L’identité finale n’est plus le renseignement presque administratif du début : des “ dix ans ” très objectifs, on est passé au “ cœur de l’enfant ”, à une intériorité qui a absorbé tout ce que le texte dit entre ces deux renseignements sur le garçon, qui a absorbé le paysage environnant pour en faire une identité. Le passage du référentiel à l’ontologique est passage du sensible, dont l’expression domine quantitativement, à l’intelligible, qui en garde toutefois la trace. L’intelligible n’est pas donné a priori ni directement par l’intermédiaire d’un vocabulaire abstrait, relevant par exemple ici de la psychologie. “ Insouciance ” et “ douleur ” font exception, mais une exception signifiante dans sa nécessité même. Ils montrent que le lexique abstrait existe bel et bien dans la poésie de René Char, mais qu’il s’informe dans le concret et n’est jamais détaché d’une réalité qui le suscite. Ainsi, ce n’est ni le nom propre qui donne l’identité — il n’est que le signe d’un contenu —, ni le nom commun abstrait, mais le nom commun “approprié”. Le nom propre “ la Sorgue ” est ici intéressant non seulement pour son contenu, qui sera celui de l’identité, mais pour sa stabilité référentielle et ontologique, dont l’article défini est le signe. “ L’insouciance ” et “ la douleur ”, dans leur coordination paradoxale, ne donnent le sens de l’instant que parce qu’ils se lisent dans ses formes concrètes. Le “ cœur ” apparaît alors comme le pivot qui fait passer de la réalité au réel : organe vital qui permet au corps une relation sensible directe avec le monde, il est aussi le siège des sentiments. L’identité se constitue sur ces deux pôles sensibles, l’événement senti et sa vérité ressentie.

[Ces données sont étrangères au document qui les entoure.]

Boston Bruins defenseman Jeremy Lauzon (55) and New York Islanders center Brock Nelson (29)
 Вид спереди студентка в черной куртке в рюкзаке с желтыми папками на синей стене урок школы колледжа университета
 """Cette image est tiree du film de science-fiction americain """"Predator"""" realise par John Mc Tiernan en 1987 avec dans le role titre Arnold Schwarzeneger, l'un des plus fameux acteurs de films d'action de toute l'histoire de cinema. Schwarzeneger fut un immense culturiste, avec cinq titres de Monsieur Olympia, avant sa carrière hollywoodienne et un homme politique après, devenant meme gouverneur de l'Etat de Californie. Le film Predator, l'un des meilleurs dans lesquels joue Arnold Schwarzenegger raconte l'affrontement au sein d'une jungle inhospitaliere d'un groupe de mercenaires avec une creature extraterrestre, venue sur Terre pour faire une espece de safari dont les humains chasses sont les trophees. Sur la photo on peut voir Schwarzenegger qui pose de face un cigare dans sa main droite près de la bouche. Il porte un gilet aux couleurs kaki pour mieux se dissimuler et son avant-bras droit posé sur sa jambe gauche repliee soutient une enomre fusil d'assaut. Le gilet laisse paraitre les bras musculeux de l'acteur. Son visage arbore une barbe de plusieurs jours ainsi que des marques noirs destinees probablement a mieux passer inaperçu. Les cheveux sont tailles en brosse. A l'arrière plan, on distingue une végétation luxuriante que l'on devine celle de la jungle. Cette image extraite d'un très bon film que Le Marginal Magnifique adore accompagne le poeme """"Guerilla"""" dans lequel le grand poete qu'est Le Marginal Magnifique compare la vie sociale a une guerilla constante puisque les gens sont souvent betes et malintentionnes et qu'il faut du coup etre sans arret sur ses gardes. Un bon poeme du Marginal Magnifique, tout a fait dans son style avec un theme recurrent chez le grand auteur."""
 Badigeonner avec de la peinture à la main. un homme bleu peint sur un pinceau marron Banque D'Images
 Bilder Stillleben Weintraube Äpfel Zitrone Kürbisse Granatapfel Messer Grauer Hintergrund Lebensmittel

A défaut de se fonder sur un vocabulaire nettement abstrait, l’impression d’abstraction de la poésie de René Char serait sans doute plus légitimement expliquée par un détachement des circonstances spatio-temporelles, ce qui oriente le lecteur vers une interprétation universalisante à défaut d’être particulière. L’enjeu ne réside donc pas dans une tension entre le concret et l’abstrait mais entre une lecture particularisante et une lecture universalisante de situations réelles : “ [...] les emplois génériques sont en quelque sorte des emplois abstraits, détachés des circonstances spatio-temporelles, alors que les emplois spécifiques, parce qu’ils mettent en cause des occurrences spatio-temporellement délimitées, apparaissent comme concrets ” 260 . On aurait tort d’inverser la réflexion : c’est bien parce que la lecture généralisante existe que le poème a une dimension “ en quelque sorte ” abstraite, et non le contraire.

Notes
256.

“ Déclarer son nom ”, La Parole en archipel, O. C., p. 401.

257.

Sur l’importance de cette image d’enchâssement et le rapport de “ Déclarer son Nom ” avec le poème “ Eaux-mères ”, voir Eric Marty, op. cit., pp. 31-34.

258.

“ La Sorgue ” est un nom propre spécial, qui est prédéterminé par l’article défini. Cet article apparaît devant les noms géographiques qui ne sont pas liés à l’énonciation et sont par conséquent très stables référentiellement, ce qui leur confère un “ statut ontologique ” fort : ce sont des référents “ dont l’unicité est posée, et garantie indépendamment de toute variation des univers de croyance ” (Marie-Noëlle Gary-Prieur, op. cit., p. 229). Ce sont les seuls véritables noms propres, ce que nous avons vérifié avec “ La Balandrane ”. Grammaticalement donc, et en dehors de tout contenu narratif, “ La Sorgue ” est la formulation qui fixe le mieux l’identité de l’enfant car elle est l’appellation qui garantit le plus de stabilité.

259.

Marie-Noëlle Gary-Prieur, op. cit., p. 229.

260.

Georges Kleiber, “ Sur les noms abstraits ”, Nominales. Essais de Sémantique référentielle, 1994, p. 51.